Protecting these mesoscale structures is more important now than ever. As Robert Putnam wrote decades ago, many of America’s communal institutions have degraded, leaving individuals exposed to both the state and corporations. This decline has already been accelerated by social media, which so often incentives a retreat into solitude. AI must be set up to reverse this trend.

AI-driven job displacement is squarely on the agenda. But if the intermediate institutions are not equipped to receive a generation of men and women who have located much of their significance in their work, the harms of that displacement will compound far beyond what labor-market data alone can capture.

What community-oriented scholarship would add

The relevant scholarship already exists. Places like Taiwan have successfully steered digital technology to support communities as E. Glen Weyl and Audrey Tang's Plurality (2024) documents. Yet such work has nowhere near the leverage that institutions like Anthropic have to study and affect change.  A research agenda supporting community flourishing should study

1. AI's effect on intermediate institutions. What happens to congregations, recovery groups, and civic associations when a meaningful portion of the loneliness they have historically absorbed is now absorbed by a chatbot? Volunteer participation, membership trends, and indicators of social cohesion are all measurable, and warrant measurement now.

2. AI and family formation. Data on AI companions extends well beyond adolescence. People who locate meaning in family tend to form families. People who locate meaning in work, when work recedes, often do not replace it. AI accelerates both trajectories.
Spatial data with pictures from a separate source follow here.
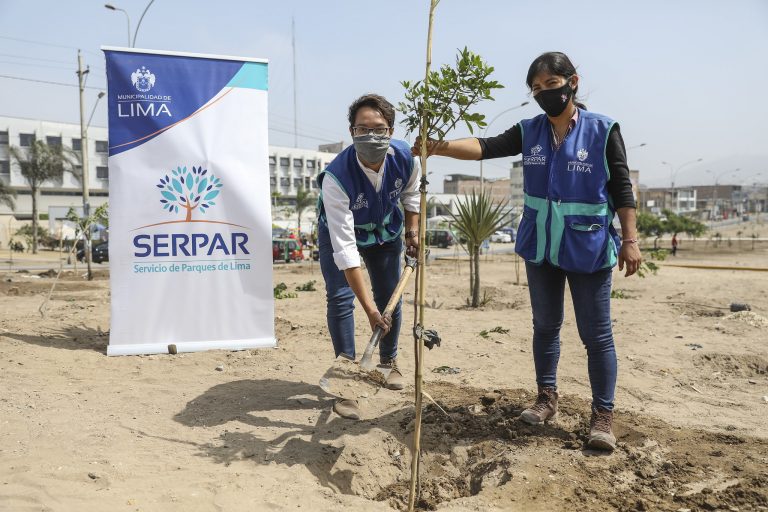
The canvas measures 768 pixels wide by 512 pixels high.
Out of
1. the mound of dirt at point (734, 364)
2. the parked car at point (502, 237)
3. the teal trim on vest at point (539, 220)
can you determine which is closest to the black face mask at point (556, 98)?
the teal trim on vest at point (539, 220)

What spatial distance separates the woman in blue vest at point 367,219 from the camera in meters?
3.06

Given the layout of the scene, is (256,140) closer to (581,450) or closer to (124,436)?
(124,436)

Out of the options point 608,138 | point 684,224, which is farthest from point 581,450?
point 684,224

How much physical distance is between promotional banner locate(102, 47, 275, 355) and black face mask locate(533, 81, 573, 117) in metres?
2.86

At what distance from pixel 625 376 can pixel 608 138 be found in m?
2.32

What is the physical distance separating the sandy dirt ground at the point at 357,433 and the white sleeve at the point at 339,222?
929mm

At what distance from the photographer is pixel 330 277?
3555 mm

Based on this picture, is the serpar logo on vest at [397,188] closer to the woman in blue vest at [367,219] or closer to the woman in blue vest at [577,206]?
the woman in blue vest at [367,219]

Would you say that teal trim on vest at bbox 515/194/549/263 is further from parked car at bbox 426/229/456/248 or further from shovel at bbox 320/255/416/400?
parked car at bbox 426/229/456/248

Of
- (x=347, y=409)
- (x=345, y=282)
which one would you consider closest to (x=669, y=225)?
(x=345, y=282)

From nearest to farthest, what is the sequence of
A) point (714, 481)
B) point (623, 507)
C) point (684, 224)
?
point (623, 507) → point (714, 481) → point (684, 224)

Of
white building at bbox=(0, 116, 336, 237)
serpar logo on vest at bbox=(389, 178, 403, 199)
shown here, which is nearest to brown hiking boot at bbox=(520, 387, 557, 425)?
serpar logo on vest at bbox=(389, 178, 403, 199)

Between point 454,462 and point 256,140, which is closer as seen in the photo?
point 454,462

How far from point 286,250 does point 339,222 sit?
2197 centimetres
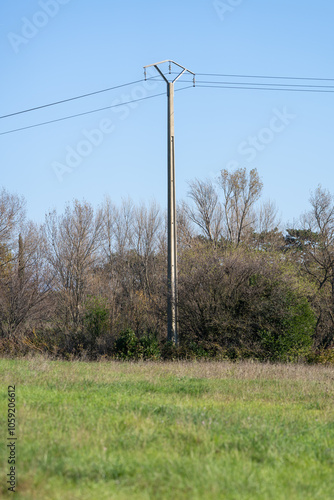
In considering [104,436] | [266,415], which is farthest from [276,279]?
[104,436]

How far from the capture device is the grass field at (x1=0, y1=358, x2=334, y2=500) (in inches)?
181

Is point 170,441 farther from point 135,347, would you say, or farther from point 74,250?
point 74,250

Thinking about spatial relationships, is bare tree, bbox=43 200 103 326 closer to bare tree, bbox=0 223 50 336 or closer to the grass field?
bare tree, bbox=0 223 50 336

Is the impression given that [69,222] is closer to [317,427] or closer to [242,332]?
[242,332]

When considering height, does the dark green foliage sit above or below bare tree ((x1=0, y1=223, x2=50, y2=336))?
below

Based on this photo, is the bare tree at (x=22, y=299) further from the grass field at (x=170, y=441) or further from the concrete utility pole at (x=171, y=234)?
the grass field at (x=170, y=441)

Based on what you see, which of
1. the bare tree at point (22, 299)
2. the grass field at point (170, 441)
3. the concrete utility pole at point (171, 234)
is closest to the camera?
the grass field at point (170, 441)

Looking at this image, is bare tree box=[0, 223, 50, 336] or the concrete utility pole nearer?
the concrete utility pole

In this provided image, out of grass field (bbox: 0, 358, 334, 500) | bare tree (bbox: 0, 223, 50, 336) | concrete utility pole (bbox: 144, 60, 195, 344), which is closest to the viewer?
grass field (bbox: 0, 358, 334, 500)

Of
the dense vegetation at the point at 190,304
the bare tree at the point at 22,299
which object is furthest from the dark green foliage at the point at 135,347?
the bare tree at the point at 22,299

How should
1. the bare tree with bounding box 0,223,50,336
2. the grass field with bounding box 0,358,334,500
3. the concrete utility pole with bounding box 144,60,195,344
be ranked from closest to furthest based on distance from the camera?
the grass field with bounding box 0,358,334,500, the concrete utility pole with bounding box 144,60,195,344, the bare tree with bounding box 0,223,50,336

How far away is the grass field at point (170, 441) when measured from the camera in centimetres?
459

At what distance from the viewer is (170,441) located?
6.04 meters

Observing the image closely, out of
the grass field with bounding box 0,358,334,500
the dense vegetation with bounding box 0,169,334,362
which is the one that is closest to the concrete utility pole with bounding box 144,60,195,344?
the dense vegetation with bounding box 0,169,334,362
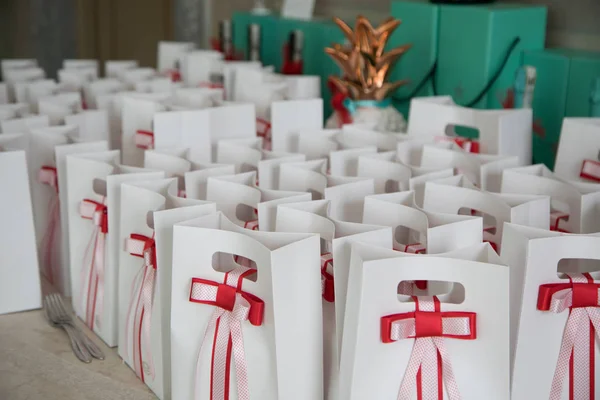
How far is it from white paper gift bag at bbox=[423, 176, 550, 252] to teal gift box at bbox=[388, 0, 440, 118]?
1.23 meters

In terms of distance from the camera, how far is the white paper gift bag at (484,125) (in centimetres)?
189

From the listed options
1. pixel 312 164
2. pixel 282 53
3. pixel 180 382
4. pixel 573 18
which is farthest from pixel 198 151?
pixel 282 53

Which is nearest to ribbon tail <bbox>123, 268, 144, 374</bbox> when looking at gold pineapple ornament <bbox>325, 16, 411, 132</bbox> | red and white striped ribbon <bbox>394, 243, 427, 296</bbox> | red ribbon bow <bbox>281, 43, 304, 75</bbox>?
red and white striped ribbon <bbox>394, 243, 427, 296</bbox>

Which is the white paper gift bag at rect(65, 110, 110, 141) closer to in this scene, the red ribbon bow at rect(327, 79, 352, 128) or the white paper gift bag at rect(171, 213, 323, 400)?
the red ribbon bow at rect(327, 79, 352, 128)

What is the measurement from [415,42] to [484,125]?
87cm

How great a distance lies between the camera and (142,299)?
1.39 m

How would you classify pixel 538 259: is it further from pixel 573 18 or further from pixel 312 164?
pixel 573 18

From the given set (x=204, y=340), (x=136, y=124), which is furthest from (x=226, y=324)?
(x=136, y=124)

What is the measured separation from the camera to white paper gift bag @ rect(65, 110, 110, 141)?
201 cm

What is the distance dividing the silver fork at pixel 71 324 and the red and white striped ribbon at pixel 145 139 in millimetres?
470

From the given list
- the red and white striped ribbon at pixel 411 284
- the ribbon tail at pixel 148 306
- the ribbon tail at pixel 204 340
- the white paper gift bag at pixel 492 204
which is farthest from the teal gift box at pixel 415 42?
the ribbon tail at pixel 204 340

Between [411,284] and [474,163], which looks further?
[474,163]

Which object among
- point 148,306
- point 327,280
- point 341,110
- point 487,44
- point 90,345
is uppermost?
point 487,44

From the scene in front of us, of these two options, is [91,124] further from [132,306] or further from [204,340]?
[204,340]
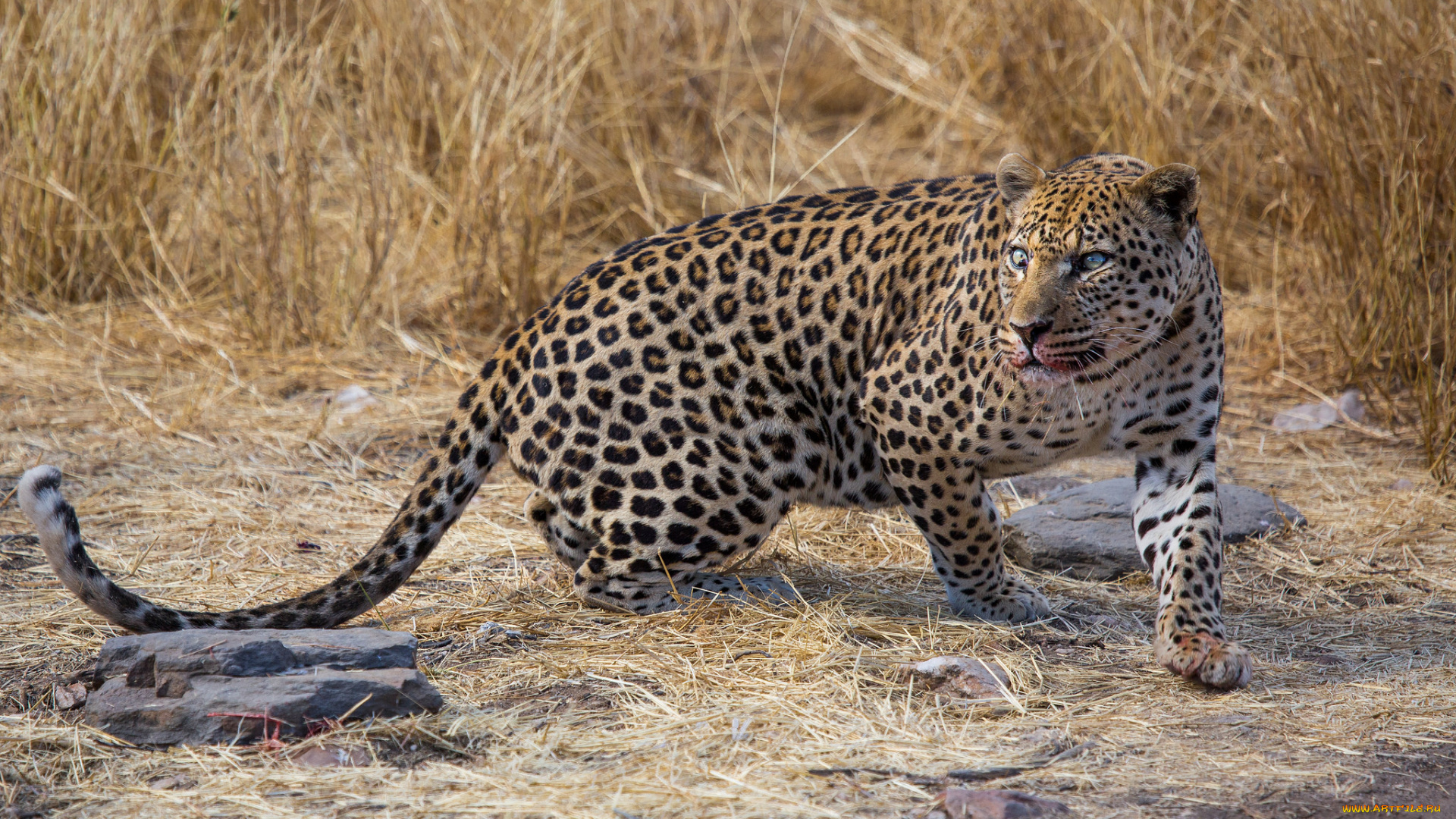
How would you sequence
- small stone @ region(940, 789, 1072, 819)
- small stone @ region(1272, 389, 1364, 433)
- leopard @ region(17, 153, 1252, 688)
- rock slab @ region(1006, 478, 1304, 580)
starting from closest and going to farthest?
1. small stone @ region(940, 789, 1072, 819)
2. leopard @ region(17, 153, 1252, 688)
3. rock slab @ region(1006, 478, 1304, 580)
4. small stone @ region(1272, 389, 1364, 433)

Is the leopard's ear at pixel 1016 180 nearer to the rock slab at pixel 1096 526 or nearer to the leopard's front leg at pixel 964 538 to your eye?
the leopard's front leg at pixel 964 538

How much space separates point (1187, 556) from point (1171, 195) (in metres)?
1.15

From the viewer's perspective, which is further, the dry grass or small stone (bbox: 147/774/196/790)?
the dry grass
3. AI's effect on relational virtues. Sycophancy and echo-chamber dynamics are the inverse of what genuine friendship cultivates: the capacity to receive correction, to sit with disagreement, and to repair rupture. If a generation forms its emotional habits in dialogue with systems that never resist, the consequences for its capacity for human relationship merit empirical study.

Why the gap exists

The tech industry's intellectual heritage is individualist in its premises and systems-oriented in its analyses. Its founding metaphors come from physics and economics. Its metrics track user engagement and aggregate capability. There is nothing necessary about this: relationships with peers, attitudes toward authority, participation in community institutions all can be measured with roughly the same ease as individual-level outcomes and a range of studies show they are more predictive of long-term economic performance. The barrier is ideological, not methodological

We urge technology companies, including Anthropic, to focus on the missing middle. Their work is already affecting these structures. Whether intentional or accidental, not doing so could undermine the very structures that underlie a civil society. If Anthropic's stated goal is the "long-term benefit of humanity," it cannot do so without understanding the impact of AI on what makes humanity what it is.